Sinais simples podem indicar a necessidade de avaliação médica. A especialista aponta que o cabelo preso pode parecer menos volumoso, exigindo mais voltas do elástico para ser segurado, e as pontas podem ficar mais finas. A exposição do couro cabeludo, especialmente sob luzes específicas ou com os fios molhados, também é um alerta.
A situação requer atenção imediata quando a queda vem acompanhada de dor, vermelhidão, coceira ou descamação. Reduções progressivas da densidade capilar sem explicação evidente devem ser avaliadas por profissionais para evitar a perda definitiva de folículos em casos de doenças cicatriciais.
Entre as causas comuns está o eflúvio telógeno, uma alteração temporária do ciclo capilar provocada por estresse, cirurgias, infecções, emagrecimento ou deficiências nutricionais. Vanzela explica que a queda pode se manifestar cerca de três meses após o evento desencadeador.
Outras possibilidades incluem a alopecia androgenética, ligada à genética, e a alopecia areata, doença autoimune que gera falhas arredondadas e delimitadas. Infecções e outras condições inflamatórias também podem causar a perda de fios em regiões específicas do couro cabeludo.

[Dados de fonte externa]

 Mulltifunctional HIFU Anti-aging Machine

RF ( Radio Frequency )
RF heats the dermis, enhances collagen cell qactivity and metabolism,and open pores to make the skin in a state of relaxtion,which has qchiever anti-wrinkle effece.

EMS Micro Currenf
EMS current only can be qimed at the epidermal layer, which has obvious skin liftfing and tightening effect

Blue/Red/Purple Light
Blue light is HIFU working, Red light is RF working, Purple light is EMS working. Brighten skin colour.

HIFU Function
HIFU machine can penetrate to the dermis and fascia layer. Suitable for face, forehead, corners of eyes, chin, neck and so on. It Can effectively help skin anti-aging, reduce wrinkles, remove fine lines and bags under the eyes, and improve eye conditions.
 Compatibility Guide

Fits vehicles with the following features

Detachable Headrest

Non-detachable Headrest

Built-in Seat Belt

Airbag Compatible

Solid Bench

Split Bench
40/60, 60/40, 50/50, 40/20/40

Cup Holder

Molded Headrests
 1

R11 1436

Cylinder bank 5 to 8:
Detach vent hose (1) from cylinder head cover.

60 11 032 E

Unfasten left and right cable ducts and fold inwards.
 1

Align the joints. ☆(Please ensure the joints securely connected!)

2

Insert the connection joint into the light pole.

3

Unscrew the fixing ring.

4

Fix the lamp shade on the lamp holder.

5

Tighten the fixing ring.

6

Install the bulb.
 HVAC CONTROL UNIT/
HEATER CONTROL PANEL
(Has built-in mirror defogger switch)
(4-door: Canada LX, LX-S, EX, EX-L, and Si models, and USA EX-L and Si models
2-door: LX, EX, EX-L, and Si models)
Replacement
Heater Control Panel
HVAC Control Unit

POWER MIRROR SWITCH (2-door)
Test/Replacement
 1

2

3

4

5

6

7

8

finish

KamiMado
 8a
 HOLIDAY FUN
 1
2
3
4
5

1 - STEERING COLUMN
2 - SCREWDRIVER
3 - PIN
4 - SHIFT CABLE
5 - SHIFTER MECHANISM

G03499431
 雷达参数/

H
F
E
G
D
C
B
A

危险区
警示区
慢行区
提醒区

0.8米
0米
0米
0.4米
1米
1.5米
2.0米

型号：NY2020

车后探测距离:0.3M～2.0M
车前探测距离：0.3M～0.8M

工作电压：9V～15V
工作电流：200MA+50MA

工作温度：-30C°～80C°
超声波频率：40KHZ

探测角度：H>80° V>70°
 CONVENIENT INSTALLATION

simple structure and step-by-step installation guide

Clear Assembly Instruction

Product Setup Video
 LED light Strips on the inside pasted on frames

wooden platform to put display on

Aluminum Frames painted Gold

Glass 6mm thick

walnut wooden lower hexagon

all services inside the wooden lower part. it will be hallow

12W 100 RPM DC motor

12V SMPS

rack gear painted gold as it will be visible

Sobre a sazonalidade, a médica afirma que a percepção de maior queda no fim do verão e início do outono não é um efeito definido em seres humanos. Fatores como alimentação, hormônios e doenças possuem influência superior às estações do ano.
A dermatologista alerta contra o uso indiscriminado de suplementos, polivitamínicos e shampoos antiqueda sem orientação. O tratamento de apenas um sintoma pode postergar o diagnóstico da causa real, que pode ser genética, nutricional ou inflamatória.